▶ [Excerpt]:

## begin

[proofplan]
We verify the group axioms for $\operatorname{Aut}(G)$ with operation given by composition of maps. The main points are that the composite of two bijective homomorphisms is again a bijective homomorphism, the identity map on $G$ is an automorphism, and the inverse function of an automorphism is again a homomorphism. Associativity is inherited from associativity of ordinary function composition.
[/proofplan]
[step:Define the composition operation on automorphisms]
Let $\operatorname{Aut}(G)$ be the set of all bijective group homomorphisms $\varphi: G \to G$. Define the binary operation
\begin{align*}
\circ: \operatorname{Aut}(G) \times \operatorname{Aut}(G) &\to \operatorname{Aut}(G) \\
(\varphi,\psi) &\mapsto \varphi \circ \psi
\end{align*}
provided that $\varphi \circ \psi$ is again an automorphism. For elements $g \in G$, the composite map is defined by
\begin{align*}
(\varphi \circ \psi)(g)=\varphi(\psi(g)).
\end{align*}
We now verify that this operation is well-defined and satisfies the group axioms.
[/step]
[step:Show that the composite of two automorphisms is an automorphism]
Let
\begin{align*}
\varphi: G &\to G,\\
\psi: G &\to G
\end{align*}
be elements of $\operatorname{Aut}(G)$. Since $\varphi$ and $\psi$ are bijections, their composite $\varphi \circ \psi: G \to G$ is a bijection by the standard property of [bijective functions](/page/Bijection). It remains to verify the homomorphism property.

## end

▶ [Given problem 1]: Count the lines of the records that contain the string "nearest", treating case as significant, and give only the number.
The proof above and the records that come next are unrelated material.

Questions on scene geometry
## begin

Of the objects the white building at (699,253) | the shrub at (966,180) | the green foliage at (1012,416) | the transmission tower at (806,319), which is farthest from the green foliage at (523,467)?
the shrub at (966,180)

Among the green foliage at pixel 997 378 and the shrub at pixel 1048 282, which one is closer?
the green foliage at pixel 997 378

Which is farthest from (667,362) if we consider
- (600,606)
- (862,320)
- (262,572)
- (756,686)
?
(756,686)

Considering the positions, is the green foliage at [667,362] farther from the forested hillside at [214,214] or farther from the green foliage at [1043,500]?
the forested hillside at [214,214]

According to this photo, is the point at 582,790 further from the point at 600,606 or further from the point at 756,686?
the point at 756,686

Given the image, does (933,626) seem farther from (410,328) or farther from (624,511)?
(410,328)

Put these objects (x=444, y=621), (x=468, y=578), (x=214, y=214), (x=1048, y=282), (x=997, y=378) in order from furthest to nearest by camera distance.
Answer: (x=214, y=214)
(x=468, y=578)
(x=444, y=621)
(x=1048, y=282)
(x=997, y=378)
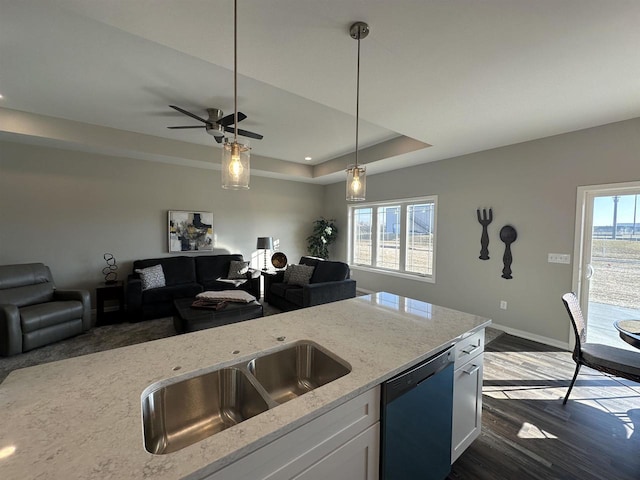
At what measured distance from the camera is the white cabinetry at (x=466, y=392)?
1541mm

## end
## begin

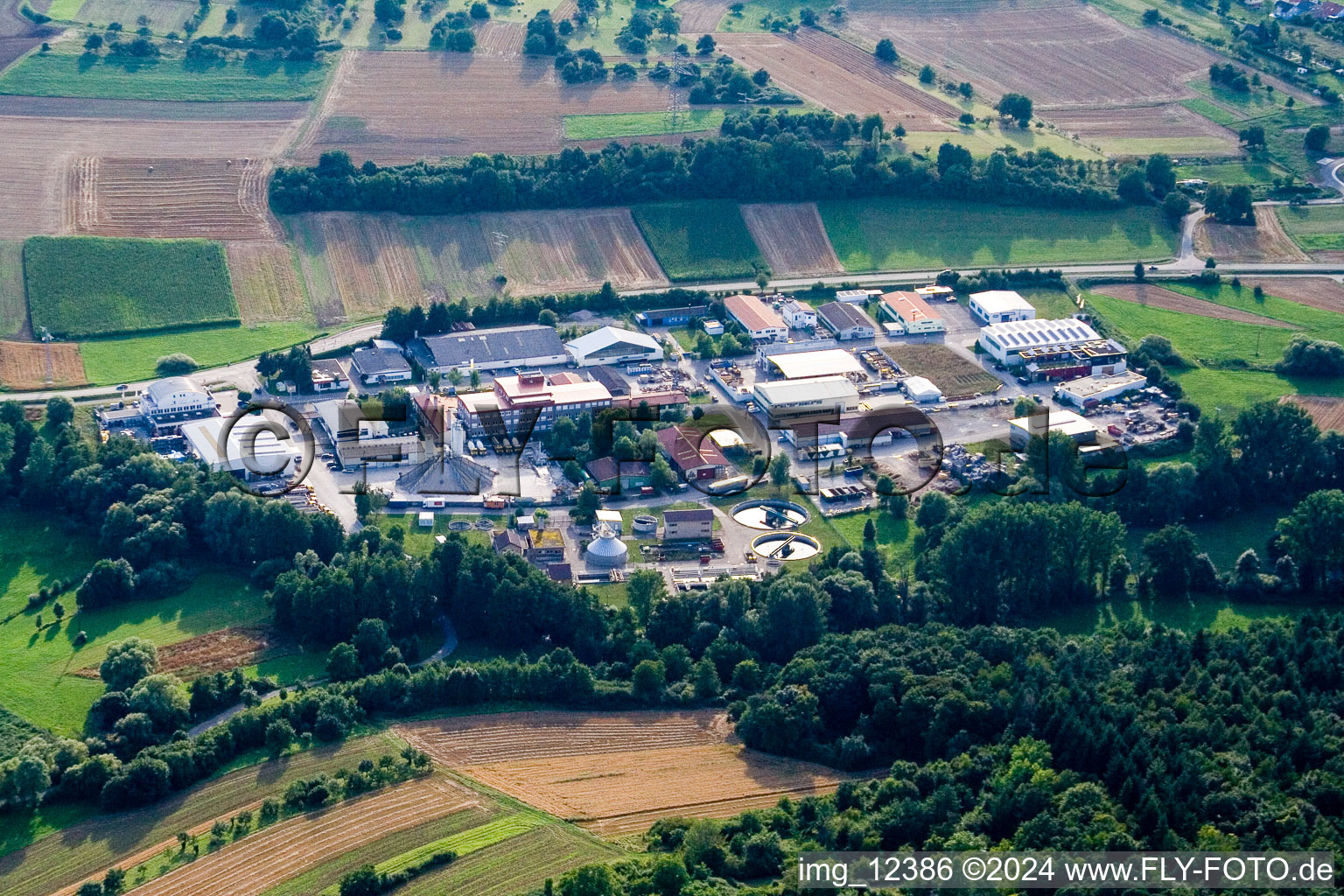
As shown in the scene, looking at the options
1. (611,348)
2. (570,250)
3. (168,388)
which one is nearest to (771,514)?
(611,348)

## end
## begin

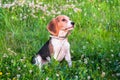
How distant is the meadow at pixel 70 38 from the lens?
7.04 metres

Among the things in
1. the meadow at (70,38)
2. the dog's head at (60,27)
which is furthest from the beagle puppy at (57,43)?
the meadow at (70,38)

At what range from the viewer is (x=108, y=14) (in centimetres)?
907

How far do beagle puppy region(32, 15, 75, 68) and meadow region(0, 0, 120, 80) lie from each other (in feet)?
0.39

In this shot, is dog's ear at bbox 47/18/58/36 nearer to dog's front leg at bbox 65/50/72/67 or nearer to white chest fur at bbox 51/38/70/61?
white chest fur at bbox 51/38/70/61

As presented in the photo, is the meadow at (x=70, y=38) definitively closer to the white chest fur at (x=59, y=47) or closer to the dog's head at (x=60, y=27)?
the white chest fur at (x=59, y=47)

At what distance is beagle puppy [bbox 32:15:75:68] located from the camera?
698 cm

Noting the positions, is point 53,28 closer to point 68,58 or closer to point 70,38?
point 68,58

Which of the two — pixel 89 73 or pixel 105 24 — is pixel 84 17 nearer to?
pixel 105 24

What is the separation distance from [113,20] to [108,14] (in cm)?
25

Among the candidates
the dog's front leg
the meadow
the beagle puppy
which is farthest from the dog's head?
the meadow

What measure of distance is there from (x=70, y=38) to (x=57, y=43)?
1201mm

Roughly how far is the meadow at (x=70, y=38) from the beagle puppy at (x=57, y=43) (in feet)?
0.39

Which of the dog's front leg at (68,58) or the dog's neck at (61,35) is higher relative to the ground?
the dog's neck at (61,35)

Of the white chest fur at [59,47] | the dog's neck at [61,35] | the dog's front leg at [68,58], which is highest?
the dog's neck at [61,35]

## end

▶ [Given problem 2]: Quote everything in the proof from "[/proofplan]" down to "(\varphi \circ \psi)(g)=\varphi(\psi(g)).".

▶ [Exercise answer 1]: 2

▶ [Exercise answer 2]:
[/proofplan]
[step:Define the composition operation on automorphisms]
Let $\operatorname{Aut}(G)$ be the set of all bijective group homomorphisms $\varphi: G \to G$. Define the binary operation
\begin{align*}
\circ: \operatorname{Aut}(G) \times \operatorname{Aut}(G) &\to \operatorname{Aut}(G) \\
(\varphi,\psi) &\mapsto \varphi \circ \psi
\end{align*}
provided that $\varphi \circ \psi$ is again an automorphism. For elements $g \in G$, the composite map is defined by
\begin{align*}
(\varphi \circ \psi)(g)=\varphi(\psi(g)).